> **Task directions**: Look through the records below for the line holding "Why?: 53% 9:10". Write it out exactly, with each following line through the line holding "A Pocket Tour".

> **Data for review**:
Segment Open
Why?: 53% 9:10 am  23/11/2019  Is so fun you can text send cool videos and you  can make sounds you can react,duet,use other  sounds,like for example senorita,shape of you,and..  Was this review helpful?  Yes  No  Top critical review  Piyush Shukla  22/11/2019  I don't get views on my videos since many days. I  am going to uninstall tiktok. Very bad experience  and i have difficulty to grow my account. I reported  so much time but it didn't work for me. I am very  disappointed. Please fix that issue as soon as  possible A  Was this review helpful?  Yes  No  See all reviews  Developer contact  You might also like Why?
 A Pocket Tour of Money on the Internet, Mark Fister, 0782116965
Segment Closed
Segment Open
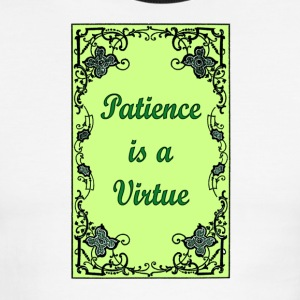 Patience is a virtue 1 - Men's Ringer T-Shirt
Segment Closed
> **Written response**:
Why?: 53% 9:10 am  23/11/2019  Is so fun you can text send cool videos and you  can make sounds you can react,duet,use other  sounds,like for example senorita,shape of you,and..  Was this review helpful?  Yes  No  Top critical review  Piyush Shukla  22/11/2019  I don't get views on my videos since many days. I  am going to uninstall tiktok. Very bad experience  and i have difficulty to grow my account. I reported  so much time but it didn't work for me. I am very  disappointed. Please fix that issue as soon as  possible A  Was this review helpful?  Yes  No  See all reviews  Developer contact  You might also like Why?
 A Pocket Tour of Money on the Internet, Mark Fister, 0782116965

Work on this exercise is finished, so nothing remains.